### REQUIRED TASK
Give the number of lines in the records below that contain the string "centimetres". Reply with that number alone.

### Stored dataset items

--- --- ---

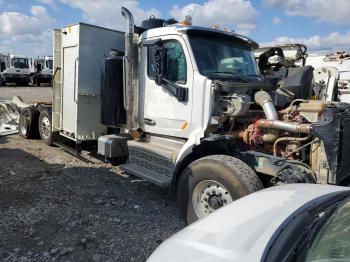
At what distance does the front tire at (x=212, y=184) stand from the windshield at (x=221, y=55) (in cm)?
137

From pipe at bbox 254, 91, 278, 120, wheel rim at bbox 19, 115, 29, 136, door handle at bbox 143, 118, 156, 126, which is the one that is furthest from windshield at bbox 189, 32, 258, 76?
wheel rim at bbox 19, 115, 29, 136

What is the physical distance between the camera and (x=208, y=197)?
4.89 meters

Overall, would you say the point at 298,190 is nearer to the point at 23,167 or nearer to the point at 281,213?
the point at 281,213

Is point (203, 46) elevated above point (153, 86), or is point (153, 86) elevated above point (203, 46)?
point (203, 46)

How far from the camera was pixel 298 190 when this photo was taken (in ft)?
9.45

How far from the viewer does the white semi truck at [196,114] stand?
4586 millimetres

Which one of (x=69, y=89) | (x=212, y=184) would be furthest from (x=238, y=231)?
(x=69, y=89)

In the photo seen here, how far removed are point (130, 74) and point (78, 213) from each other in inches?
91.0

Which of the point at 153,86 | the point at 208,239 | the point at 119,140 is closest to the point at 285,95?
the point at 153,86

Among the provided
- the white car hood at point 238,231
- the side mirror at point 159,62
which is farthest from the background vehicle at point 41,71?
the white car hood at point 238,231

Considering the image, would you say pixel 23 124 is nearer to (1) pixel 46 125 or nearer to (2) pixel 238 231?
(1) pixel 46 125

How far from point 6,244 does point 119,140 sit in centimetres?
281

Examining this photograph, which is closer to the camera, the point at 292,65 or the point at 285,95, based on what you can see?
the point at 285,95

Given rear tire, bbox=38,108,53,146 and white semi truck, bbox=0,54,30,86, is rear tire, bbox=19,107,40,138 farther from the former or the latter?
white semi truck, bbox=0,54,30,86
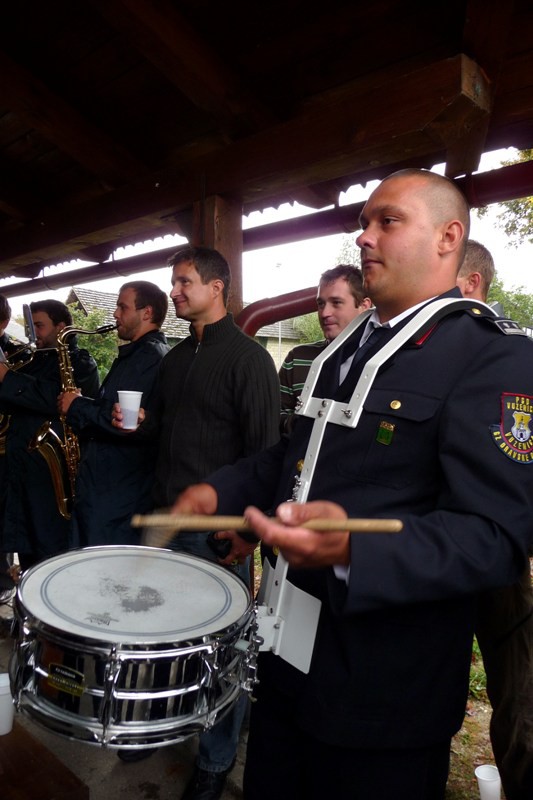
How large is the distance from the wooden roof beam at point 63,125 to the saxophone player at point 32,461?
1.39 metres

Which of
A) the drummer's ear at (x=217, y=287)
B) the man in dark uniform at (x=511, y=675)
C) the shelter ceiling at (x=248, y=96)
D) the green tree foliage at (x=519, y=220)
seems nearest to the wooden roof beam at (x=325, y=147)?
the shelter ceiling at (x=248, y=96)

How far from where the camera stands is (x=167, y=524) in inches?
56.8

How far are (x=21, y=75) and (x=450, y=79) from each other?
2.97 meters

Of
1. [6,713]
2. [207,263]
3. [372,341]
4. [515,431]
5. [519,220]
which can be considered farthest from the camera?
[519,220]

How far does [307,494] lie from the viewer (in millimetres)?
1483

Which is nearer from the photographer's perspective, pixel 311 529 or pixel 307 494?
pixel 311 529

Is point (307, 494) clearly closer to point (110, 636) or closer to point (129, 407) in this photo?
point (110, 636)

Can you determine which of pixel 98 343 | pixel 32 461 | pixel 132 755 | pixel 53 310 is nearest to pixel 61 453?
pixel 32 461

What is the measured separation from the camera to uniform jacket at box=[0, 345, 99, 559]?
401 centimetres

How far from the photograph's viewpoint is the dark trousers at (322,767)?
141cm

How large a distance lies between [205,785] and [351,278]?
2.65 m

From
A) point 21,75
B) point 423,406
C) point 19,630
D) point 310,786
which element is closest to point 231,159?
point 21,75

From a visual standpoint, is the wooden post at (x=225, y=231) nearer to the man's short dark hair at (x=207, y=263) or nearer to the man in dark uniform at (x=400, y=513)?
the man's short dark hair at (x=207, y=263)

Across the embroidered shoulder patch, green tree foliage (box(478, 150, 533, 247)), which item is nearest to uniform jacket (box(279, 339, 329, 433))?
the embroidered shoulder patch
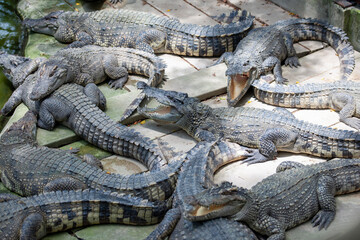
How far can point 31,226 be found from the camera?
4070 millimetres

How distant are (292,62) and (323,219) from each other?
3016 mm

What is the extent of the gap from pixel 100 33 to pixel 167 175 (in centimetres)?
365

--- --- ---

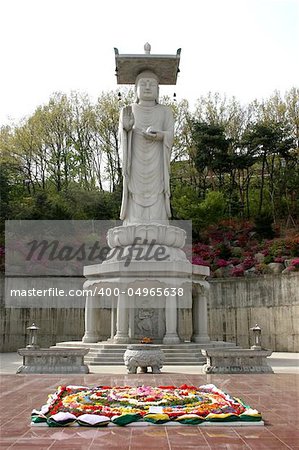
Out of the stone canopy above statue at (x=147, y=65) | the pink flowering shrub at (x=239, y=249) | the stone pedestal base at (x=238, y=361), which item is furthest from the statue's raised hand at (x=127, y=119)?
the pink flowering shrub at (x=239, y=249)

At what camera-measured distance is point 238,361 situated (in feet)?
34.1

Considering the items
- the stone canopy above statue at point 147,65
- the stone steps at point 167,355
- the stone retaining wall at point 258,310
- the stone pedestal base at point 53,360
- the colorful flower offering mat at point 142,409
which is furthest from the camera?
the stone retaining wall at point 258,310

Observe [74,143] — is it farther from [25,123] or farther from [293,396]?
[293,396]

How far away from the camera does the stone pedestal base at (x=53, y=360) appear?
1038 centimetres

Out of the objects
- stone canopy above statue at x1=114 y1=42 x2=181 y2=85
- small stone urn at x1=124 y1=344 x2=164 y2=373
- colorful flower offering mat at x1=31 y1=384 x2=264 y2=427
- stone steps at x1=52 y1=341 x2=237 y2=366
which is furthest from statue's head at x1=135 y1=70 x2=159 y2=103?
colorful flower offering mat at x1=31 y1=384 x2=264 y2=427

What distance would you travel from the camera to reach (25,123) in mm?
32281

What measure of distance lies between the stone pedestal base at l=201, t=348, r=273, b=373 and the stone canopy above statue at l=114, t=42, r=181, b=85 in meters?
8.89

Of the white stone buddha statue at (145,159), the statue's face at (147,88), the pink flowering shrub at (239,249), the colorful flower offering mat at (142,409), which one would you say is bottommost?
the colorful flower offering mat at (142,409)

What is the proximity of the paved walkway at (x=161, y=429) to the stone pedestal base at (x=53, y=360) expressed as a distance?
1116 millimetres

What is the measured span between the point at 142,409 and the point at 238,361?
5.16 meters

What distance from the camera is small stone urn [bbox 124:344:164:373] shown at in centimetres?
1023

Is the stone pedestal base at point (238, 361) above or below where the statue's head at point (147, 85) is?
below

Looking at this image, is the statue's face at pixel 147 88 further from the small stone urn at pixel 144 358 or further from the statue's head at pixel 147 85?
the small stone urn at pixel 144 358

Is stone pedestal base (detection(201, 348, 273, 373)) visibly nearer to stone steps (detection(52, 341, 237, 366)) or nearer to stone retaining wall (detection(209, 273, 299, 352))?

--- --- ---

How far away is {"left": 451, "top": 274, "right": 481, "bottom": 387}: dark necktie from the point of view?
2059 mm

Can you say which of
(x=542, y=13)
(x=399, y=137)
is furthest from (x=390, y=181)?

--- --- ---

### REPLY TO THE TASK
5